Oscar sesekali mencuri pandang disela kegiatan menyetirnya kearah sang nenek yang duduk disampingnya.

Ia bersyukur neneknya masih sehat sampai detik ini, ia hanya tidak tahu bagaimana ia bisa menjalani hidup setelah almarhum bundanya meninggal tanpa sosok sang nenek.

Setelah kematian bundanya, Oscar berubah menjadi pribadi yang tertutup. Ia menolak berinteraksi dengan siapapun dan terus mengunci diri dikamar. Beruntung neneknya pantang menyerah dan selalu mendatanginya setiap hari, membawakan makanan yang tidak jarang selalu Oscar abaikan.

Karena dulu ia berfikir kalau kematian bundanya adalah kesalahannya. Sampai akhirnya neneknya sempat sakit dan mau tidak mau Oscar harus keluar untuk menjenguknya.

Melihat sang nenek yang terbaring lemah dengan segala peralatan medis terpasang ditubuhnya membuat Oscar kecil berfikir. Cukup sekali ia harus melihat orang yang ia sayang meregang nyawa dihadapannya. Ia tak mau hal itu terjadi lagi.

Dan setelahnya Oscar tinggal dengan sang nenek sampai SMA sebelum memutuskan tinggal sendirian di apartemen ketika masuk kuliah.

“Eyang tau kalau eyang cantik, kamu loh gausah liatin eyang kaya gitu”

“Oscar sayang eyang” sebelah tangan Oscar yang bebas, menggenggam tangan neneknya itu untuk ia cium.

“Berasa cucu pungut deh rasanya gue dibelakang sendirian” sindir Christ yang akhirnya membuat Oscar kembali fokus menyetir.

Sesampainya di sana ternyata sang nenek sangat excited hingga membuat Christ beberapa kali duduk karena pegal. Anehnya wanita paruh baya itu sama sekali tidak mengambil jeda istirahat untuk berkeliling dan berswafoto sebelum Oscar meminta untuk istirahat karena lapar.

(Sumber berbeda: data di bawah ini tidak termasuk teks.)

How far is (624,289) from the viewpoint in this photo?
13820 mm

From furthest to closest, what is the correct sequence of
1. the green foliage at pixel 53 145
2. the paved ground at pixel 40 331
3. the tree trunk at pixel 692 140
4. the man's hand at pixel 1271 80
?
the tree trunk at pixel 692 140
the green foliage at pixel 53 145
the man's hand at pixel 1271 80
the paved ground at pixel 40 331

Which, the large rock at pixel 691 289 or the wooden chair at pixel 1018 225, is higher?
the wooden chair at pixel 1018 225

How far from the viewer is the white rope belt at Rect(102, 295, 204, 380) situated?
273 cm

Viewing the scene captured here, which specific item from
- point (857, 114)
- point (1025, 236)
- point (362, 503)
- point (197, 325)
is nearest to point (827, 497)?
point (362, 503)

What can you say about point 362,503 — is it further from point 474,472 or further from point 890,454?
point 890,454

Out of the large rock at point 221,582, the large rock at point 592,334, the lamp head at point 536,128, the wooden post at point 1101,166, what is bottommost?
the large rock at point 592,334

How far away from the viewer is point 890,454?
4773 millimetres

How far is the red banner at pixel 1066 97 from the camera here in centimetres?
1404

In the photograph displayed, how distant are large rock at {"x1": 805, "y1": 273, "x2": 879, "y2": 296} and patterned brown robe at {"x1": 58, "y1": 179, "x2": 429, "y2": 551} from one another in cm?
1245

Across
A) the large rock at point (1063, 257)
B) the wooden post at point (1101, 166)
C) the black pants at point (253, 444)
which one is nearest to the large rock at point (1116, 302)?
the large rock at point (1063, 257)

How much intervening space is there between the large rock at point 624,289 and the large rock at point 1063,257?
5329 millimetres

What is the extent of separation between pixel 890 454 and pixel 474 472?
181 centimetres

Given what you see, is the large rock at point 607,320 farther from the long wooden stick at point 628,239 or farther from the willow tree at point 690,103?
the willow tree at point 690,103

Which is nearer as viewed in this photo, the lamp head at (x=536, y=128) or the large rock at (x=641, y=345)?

“Eyang, lio lapar, kita makan dulu ya? Kan nanti kita pulang lio nyetir. Kalau lio pingsan gimana?”

“Yaudah iya, tapi nanti balik lagi ya, eyang belom ke sebelah sana loh”

“Iya iya”

Dan berakhirlah mereka kini memesan makanan di Kopi Selasar yang memang notabenenya ada di dalam Selasar Sunaryo Art Space.

“Eyang, aku ijin ke toilet dulu ya” ucap Christ sebelum akhirnya menghilang menuju toilet disana.

Sepeninggal Christ kini hanya tinggal Oscar dan sang nenek, menunggu pesanan mereka datang.

Dalam kebiasaan keluarga mereka, ketika acara seperti ini tidak boleh ada yang asik bermain ponsel, maka kini Oscar hanya melihat-lihat pemandangan sekitar sebelum akhirnya dikagetkan oleh tangan sang nenek yang memegang tangannya.

“Kamu pasti kesepian ya”

Oscar terdiam menunggu lanjutan kemana arah bicara neneknya.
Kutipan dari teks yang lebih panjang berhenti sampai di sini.